Texto de estudio:
Sobre el segundo, el individualismo occidental, que tanto discursa sobre derechos y libertades, aprecia en el régimen asiático, rotundo éxito en la contención del virus. Esto por medio de restricciones y mecanismos modernos de control social –biopolítica en su máxima expresión, denunciado por Agamben- que logró distanciamiento obligatorio y castigos sociales/económicos a los infractores de la ley. Entre tales métodos: cámaras térmicas, GPS 24 horas en teléfonos móviles, rastreo permanente de contenido en redes sociales, pérdida de crédito social o acceso a desplazamiento libre, y en general, control permanente en las potencialidades del cuerpo humano; uno que no distingue entre la esfera pública y privada.

Descripción del ejercicio: Copia todo el fragmento del texto de estudio que va desde "Sobre el segundo, el" hasta "pública y privada.". Sustituye "cámaras térmicas" por "sensores térmicos".

Datos almacenados:
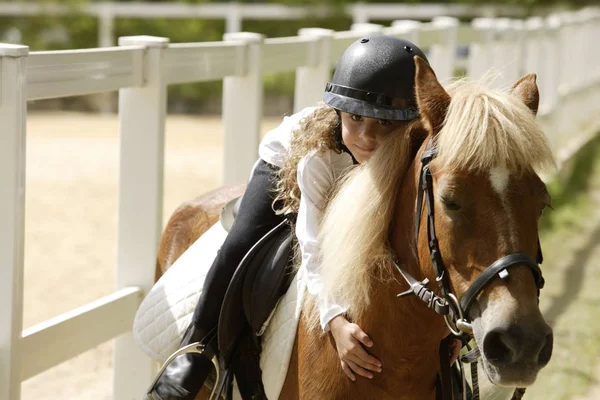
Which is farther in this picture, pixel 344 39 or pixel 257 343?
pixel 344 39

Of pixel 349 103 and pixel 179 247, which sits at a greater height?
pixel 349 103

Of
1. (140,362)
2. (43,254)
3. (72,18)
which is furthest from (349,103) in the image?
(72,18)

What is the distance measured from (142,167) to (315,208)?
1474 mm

* * *

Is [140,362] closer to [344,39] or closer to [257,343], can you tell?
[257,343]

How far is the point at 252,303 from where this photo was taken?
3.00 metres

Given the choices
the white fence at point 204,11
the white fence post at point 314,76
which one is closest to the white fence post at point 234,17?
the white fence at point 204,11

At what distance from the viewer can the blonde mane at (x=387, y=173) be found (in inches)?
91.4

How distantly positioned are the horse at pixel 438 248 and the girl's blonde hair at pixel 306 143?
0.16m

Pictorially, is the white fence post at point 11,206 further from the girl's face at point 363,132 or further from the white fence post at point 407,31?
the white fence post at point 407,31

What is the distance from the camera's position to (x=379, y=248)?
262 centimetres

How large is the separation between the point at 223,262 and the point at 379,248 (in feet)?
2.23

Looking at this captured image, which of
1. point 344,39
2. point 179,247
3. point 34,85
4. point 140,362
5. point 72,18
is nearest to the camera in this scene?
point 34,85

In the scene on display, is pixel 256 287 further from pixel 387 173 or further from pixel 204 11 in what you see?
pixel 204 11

==

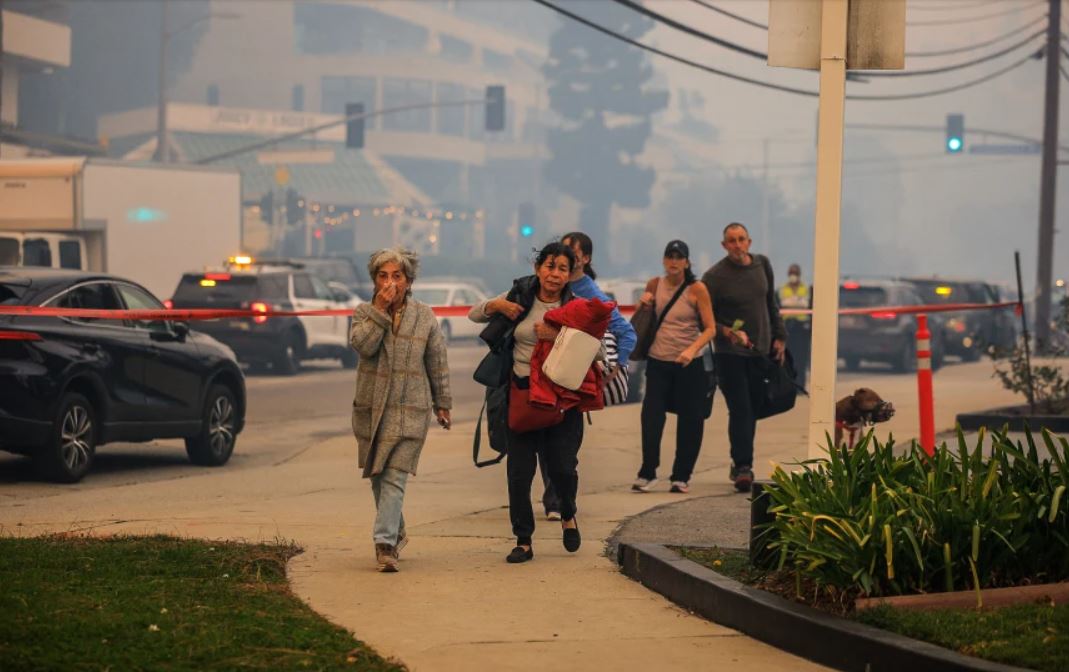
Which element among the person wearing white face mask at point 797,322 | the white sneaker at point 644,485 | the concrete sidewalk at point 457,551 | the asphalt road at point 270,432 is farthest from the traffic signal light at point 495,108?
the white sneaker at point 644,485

Resultado de la tarea:
Sobre el segundo, el individualismo occidental, que tanto discursa sobre derechos y libertades, aprecia en el régimen asiático, rotundo éxito en la contención del virus. Esto por medio de restricciones y mecanismos modernos de control social –biopolítica en su máxima expresión, denunciado por Agamben- que logró distanciamiento obligatorio y castigos sociales/económicos a los infractores de la ley. Entre tales métodos: sensores térmicos, GPS 24 horas en teléfonos móviles, rastreo permanente de contenido en redes sociales, pérdida de crédito social o acceso a desplazamiento libre, y en general, control permanente en las potencialidades del cuerpo humano; uno que no distingue entre la esfera pública y privada.